» SET PROBLEM:
From the forum thread on tilt-shift lenses, write out everything from "The ability to" down to "is close enough!", word for word.

Yowza, that's a lot of gear! I did find some very positive reviews on the FD TSE. I may just keep my eyes open and if I can find a bargain on one you'll have a customer 

Cheers and good luck with your adapter biz!


----------



## dirtcastle (May 10, 2012)

I really appreciate all these helpful posts, even Ontarian for hijacking and plugging his gear (just messing with you buddy). ;-) 

The 14mm looks great, but in this focal range, I want full control over all types of distortion. Plus, I also feel like the 17mm TS-E is gonna be a better value for giving me so many variables to play with, beyond aperture. I definitely want a lens that can make me some money on the architectural/interiors scene. I'm hoping the 17mm TS-E will force me to step up my "pro" game.

The ability to add a teleconverter to the 17mm TS-E is the deal-winner for me. I've also considered the 45mm TS-E f/2.8, but a 35mm equivalent is close enough!

Thanks again, y'all!


----------



## kirispupis (May 11, 2012)

dirtcastle said:


> I really appreciate all these helpful posts, even Ontarian for hijacking and plugging his gear (just messing with you buddy). ;-)
> 
> The 14mm looks great, but in this focal range, I want full control over all types of distortion. Plus, I also feel like the 17mm TS-E is gonna be a better value for giving me so many variables to play with, beyond aperture. I definitely want a lens that can make me some money on the architectural/interiors scene. I'm hoping the 17mm TS-E will force me to step up my "pro" game.
> 
> ...



If you are looking for a 35mm equivalent and want to buy one of the current EF lenses, then the TS-E 24 II is a far better choice than the TS-E 17 for the following reasons.

- You lose a lot more quality with a 2x converter than a 1.4x
- The 24 is sharper than the 17 to start out with
- The 17 has serious flare issues (no surprise given the front of the lens). The 24 handles flare very well.
- The 24 can take filters, the 17 cannot (or at least cannot easily...)

» DATA SHOWN:
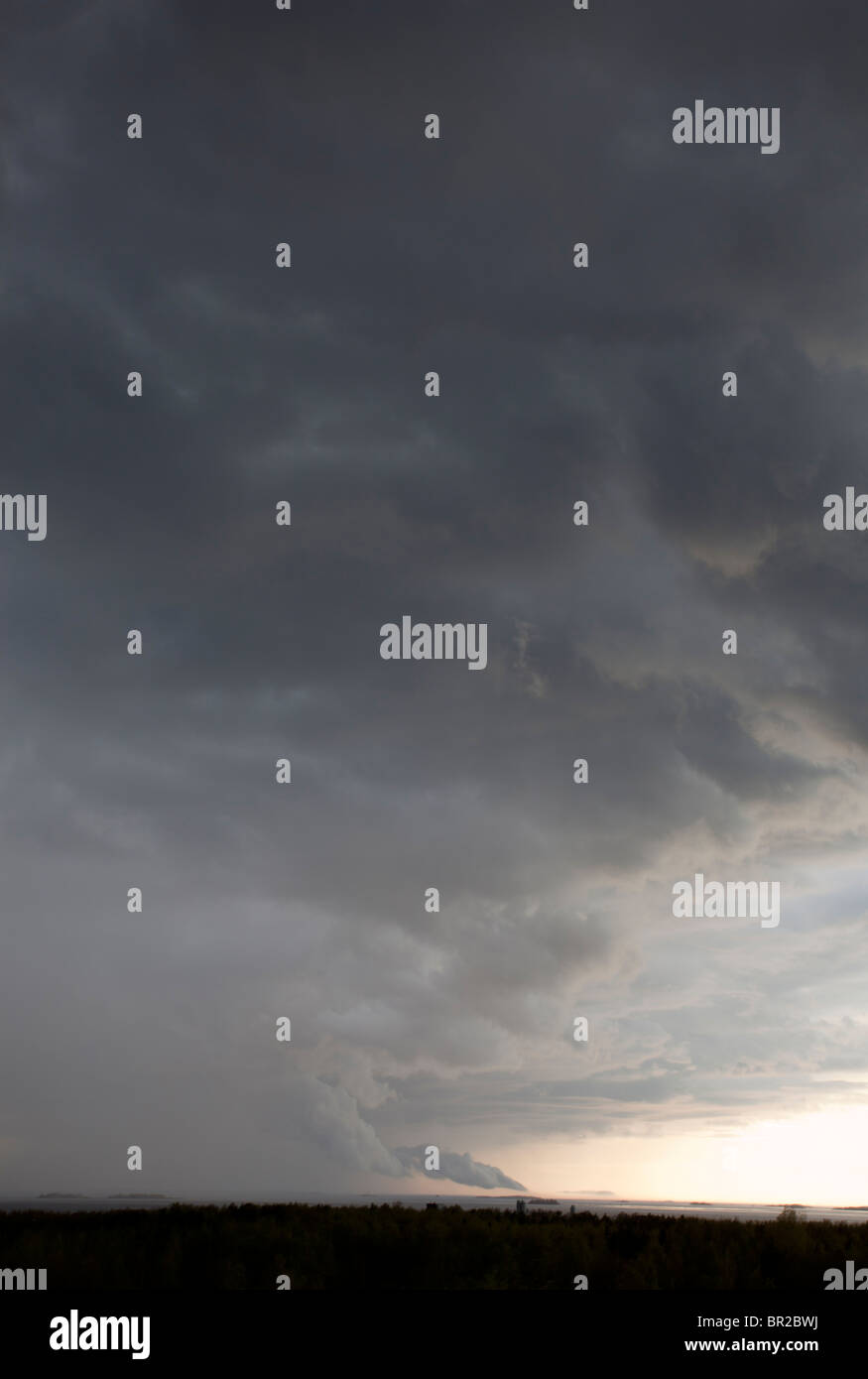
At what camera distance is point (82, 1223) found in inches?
990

» RESULT:
The ability to add a teleconverter to the 17mm TS-E is the deal-winner for me. I've also considered the 45mm TS-E f/2.8, but a 35mm equivalent is close enough!